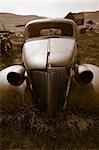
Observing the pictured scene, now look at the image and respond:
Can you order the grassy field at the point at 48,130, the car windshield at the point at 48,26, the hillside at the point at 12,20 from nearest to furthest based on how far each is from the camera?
the grassy field at the point at 48,130, the car windshield at the point at 48,26, the hillside at the point at 12,20

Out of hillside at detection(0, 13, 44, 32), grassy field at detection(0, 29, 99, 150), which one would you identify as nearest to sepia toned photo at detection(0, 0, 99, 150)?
grassy field at detection(0, 29, 99, 150)

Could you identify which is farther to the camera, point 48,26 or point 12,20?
point 12,20

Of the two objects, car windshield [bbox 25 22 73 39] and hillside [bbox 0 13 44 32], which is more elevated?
car windshield [bbox 25 22 73 39]

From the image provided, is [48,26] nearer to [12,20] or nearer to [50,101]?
[50,101]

────

Write out every row above again, putting "closest" wherever "nearest" appears and keeping everything else the same. Leave the pictures out.

Observing the pictured scene, now look at the image and respond:
Can you order the grassy field at the point at 48,130, the car windshield at the point at 48,26, the hillside at the point at 12,20 from closest to furthest based on how far each is from the camera?
the grassy field at the point at 48,130, the car windshield at the point at 48,26, the hillside at the point at 12,20

Out of hillside at detection(0, 13, 44, 32), grassy field at detection(0, 29, 99, 150), which one would you identify as closest to sepia toned photo at detection(0, 0, 99, 150)?
grassy field at detection(0, 29, 99, 150)

Could you identify which is farther to the camera, point 48,26 or point 12,20?
point 12,20

Of the two objects, car windshield [bbox 25 22 73 39] and hillside [bbox 0 13 44 32], which is more elevated?
car windshield [bbox 25 22 73 39]

From the image provided, is [48,26] nearer to [12,20] or nearer to [50,101]?
[50,101]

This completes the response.